[MARINE_BIOLOGY_INTERNATIONAL] Sedatives used to free whales from fishing lines

 

Atlanta, GA – Researchers have a new tactic to save endangered whales tangled in fishing line: Get them to calm down with sedatives shot from a dart gun so they can pull closer and cut the potentially fatal gear away.

The method was used Jan. 15 off the Florida coast to free a young North Atlantic right whale from about 50 feet of line wrapped through its mouth and around its flippers. A satellite monitor attached to the whale during the rescue attempt this month shows it survived.

"It's a big step for us," said Michael Moore, a senior research specialist at the Woods Hole Oceanographic Institution in Massachusetts who was on the rescue team. The same team has tried the technique during one other rescue of a free-swimming whale.

Wildlife authorities for years have tried different ways to save whales tangled in gear that cuts their flesh, restricts feeding and causes infection and starvation.

It's a major threat to the 300 to 400 critically endangered North Atlantic right whales that remain. They generally migrate seasonally from the Lower Bay of Fundy in Canada during the summer to calving grounds off the Florida coast in the fall and winter.

At least two North Atlantic right whales are known to have died from entanglement between 2005 to 2009, although 28 were observed tangled in that same period. Experts say those numbers only include dead or tangled whales that have been spotted, meaning other whales may die unseen.

"It's a very slow, painful death," said Michael Walsh, associate director of the Aquatic Animal Health Program at the University of Florida. The former SeaWorld veterinarian helped develop the sedative mixture.

Once tangled whales are found, rescue teams generally tie boats and buoys to lines trailing from the animal to slow it down and restrict its movement. Crews then use pole-mounted knives to cut off entangling gear.

The techniques are imperfect. Staying behind a whale is safe for humans, but it's difficult to reach gear wrapped around the front of the animal. Success rates, which vary by species and tangle, are low for right whales, especially those with lines caught around their flippers and jaws. When boats get close, right whales tend to flee or dive underwater.

"They're likely in a lot of discomfort," said Jamison Smith, who oversees the freeing of large, tangled whales in the Atlantic for the National Oceanic and Atmospheric Administration. "They don't want to be ... harassed by a small boat."

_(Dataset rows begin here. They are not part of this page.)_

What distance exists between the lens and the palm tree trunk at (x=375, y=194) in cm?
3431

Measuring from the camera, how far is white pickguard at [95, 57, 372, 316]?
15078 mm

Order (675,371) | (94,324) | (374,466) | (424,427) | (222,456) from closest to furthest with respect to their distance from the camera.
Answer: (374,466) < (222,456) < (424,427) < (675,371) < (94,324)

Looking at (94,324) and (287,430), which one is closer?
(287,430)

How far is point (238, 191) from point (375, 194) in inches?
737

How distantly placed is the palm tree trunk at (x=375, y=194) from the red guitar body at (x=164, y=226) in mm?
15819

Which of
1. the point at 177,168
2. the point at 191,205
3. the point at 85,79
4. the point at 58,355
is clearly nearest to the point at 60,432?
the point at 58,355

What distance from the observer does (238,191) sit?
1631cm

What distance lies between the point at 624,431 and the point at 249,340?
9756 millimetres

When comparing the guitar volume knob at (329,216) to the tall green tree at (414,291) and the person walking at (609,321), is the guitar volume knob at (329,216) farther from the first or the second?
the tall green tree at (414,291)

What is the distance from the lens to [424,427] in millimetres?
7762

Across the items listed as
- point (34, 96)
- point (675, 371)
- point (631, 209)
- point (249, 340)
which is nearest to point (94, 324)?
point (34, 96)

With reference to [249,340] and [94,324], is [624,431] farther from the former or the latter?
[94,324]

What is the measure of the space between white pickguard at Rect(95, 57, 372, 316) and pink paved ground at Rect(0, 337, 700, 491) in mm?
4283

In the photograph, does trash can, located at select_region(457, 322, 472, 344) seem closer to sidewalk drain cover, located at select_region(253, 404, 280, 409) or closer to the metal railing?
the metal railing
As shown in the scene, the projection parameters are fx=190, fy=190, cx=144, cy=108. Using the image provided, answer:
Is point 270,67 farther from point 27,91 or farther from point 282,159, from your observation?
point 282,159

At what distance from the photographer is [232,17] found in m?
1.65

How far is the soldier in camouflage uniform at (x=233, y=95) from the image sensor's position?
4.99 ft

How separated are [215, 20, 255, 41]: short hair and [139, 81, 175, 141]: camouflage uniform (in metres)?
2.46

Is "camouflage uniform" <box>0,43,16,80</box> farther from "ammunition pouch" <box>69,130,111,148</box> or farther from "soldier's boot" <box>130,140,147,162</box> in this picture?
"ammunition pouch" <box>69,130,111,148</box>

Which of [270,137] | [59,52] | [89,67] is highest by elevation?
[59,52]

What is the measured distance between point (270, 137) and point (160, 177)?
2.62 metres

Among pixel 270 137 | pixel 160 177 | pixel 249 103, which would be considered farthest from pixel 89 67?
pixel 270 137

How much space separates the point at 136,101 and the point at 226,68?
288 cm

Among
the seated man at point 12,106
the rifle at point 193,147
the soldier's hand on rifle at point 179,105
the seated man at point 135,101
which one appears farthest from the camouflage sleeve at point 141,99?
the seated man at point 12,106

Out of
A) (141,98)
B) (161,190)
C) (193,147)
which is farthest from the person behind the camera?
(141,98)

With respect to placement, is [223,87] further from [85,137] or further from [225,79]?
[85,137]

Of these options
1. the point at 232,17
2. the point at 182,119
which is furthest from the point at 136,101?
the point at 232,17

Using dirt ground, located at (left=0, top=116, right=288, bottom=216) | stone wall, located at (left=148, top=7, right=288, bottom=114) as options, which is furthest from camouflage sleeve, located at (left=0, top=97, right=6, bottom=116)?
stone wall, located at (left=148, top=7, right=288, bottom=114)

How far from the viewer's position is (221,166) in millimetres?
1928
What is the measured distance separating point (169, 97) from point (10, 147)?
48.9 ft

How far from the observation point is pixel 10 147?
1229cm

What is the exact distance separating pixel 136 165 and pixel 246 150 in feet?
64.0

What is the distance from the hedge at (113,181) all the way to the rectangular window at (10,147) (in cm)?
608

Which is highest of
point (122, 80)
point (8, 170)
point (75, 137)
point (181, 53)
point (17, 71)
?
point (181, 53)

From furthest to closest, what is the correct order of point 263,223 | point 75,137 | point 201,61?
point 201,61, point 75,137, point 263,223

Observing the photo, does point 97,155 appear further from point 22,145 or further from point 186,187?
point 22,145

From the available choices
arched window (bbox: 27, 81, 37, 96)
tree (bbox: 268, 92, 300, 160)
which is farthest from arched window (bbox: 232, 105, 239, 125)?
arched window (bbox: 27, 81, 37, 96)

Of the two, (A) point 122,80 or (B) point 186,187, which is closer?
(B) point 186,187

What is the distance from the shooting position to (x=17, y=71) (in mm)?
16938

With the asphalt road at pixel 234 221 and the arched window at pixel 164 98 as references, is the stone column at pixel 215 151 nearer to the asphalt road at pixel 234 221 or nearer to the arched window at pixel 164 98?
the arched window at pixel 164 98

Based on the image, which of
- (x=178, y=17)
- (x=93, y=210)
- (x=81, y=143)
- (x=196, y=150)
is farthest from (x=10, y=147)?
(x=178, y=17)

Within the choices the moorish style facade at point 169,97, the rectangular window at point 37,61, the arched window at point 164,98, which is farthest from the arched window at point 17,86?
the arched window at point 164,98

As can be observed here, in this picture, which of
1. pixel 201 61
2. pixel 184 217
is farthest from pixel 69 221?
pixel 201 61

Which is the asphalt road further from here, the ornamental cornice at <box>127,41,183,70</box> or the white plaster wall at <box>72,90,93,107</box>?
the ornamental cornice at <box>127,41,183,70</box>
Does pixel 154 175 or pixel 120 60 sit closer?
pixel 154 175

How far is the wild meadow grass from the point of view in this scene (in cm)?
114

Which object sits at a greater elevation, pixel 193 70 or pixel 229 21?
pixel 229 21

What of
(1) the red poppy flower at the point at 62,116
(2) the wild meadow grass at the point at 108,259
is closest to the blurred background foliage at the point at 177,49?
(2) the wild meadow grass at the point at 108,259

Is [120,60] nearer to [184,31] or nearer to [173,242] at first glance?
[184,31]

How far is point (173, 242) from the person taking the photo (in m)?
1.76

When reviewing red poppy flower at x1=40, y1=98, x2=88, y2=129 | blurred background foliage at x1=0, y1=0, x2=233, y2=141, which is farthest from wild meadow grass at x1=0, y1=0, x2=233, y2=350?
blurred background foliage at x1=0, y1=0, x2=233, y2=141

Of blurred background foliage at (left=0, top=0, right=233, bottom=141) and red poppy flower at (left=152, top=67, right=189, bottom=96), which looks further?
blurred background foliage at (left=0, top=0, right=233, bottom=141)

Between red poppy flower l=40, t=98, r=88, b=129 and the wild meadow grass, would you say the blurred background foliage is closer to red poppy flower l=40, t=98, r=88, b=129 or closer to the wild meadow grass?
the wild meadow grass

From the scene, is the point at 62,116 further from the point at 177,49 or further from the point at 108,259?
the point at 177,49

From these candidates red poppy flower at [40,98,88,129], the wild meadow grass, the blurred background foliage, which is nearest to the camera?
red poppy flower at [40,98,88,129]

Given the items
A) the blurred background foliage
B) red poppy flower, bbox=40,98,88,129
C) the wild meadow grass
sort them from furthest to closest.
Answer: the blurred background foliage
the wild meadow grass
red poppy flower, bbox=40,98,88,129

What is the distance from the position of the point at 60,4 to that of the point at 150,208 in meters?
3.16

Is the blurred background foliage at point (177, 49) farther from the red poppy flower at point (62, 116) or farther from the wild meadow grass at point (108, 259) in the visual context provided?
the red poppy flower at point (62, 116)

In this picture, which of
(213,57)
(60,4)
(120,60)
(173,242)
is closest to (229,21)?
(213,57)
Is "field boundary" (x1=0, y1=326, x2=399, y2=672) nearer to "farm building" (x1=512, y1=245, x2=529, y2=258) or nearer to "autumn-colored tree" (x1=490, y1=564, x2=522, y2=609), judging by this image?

The idea of sedating whales goes back to 1999 when NOAA asked other scientists for help freeing a badly tangled right whale swimming off New England and in the Canadian Bay of Fundy. NOAA officials asked researchers whether it was possible to give the animal antibiotics.

In response, they devised a syringe mounted on a pole roughly 30 feet long. Dropped from the front of a boat, the needle was meant to strike the whale and inject antibiotics or sedatives.

Jamison said rescuers tried using the system in 2001 to sedate a badly tangled whale southeast of Nantucket, Mass. It didn't work. Any movement from the animal or the boat would bend the needle, restricting the flow of sedatives. And without much research to draw on, scientists didn't use the best mix of drugs, Jamison said.

Brainstorming sessions followed. Paxarms, a New Zealand-based company with experience taking tissue samples from whales and remotely drugging sheep, built the team an airgun capable of hurling a 2-foot dart at a whale. The system comes with a distance finder, so the force of the shot can be adjusted depending on range. Once a dart strikes, the pressurized drugs are injected within seconds. Each dart is attached to a buoy that creates drag. As the whale swims, the buoy gradually pries the needle free.

There is a risk that too much medication could cause a whale to become disoriented and possibly drown. But scientists say that right whales are more buoyant than some other species and they started experimenting with low doses of drugs that can be reversed.

After testing on carcasses and beached whales, researchers first used the dart gun on a whale initially spotted off the Georgia coast in January 2009. The first two attempts failed. On a third try, boat crews said the whale was less hostile, allowing boats to get close and cut line.

A second test began on Christmas Day when a 2-year-old right whale was spotted tangled off Florida. Trained responders from Georgia and Florida's wildlife agencies cut away 150 feet of rope from the whale using traditional techniques. But they still could not free the whale from a severe tangle wrapping around its mouth and its flippers. Scientists decided to try sedation.

Leaving by boat from Port Canaveral, Fla., they reached the whale in about an hour, attached a satellite tag to its skin and shot the whale with sedatives.

"There was a noticeable decrease in speed," Jamison said of the whale. "There was a noticeable decrease in boat evasiveness."

The boat crew cut away line from both sides of the mouth. While a small piece was left in the whale's mouth, the animal will hopefully spit it out as it feeds. Satellite data show the whale is heading north and they hope it will reach the nutrient-rich waters of New England.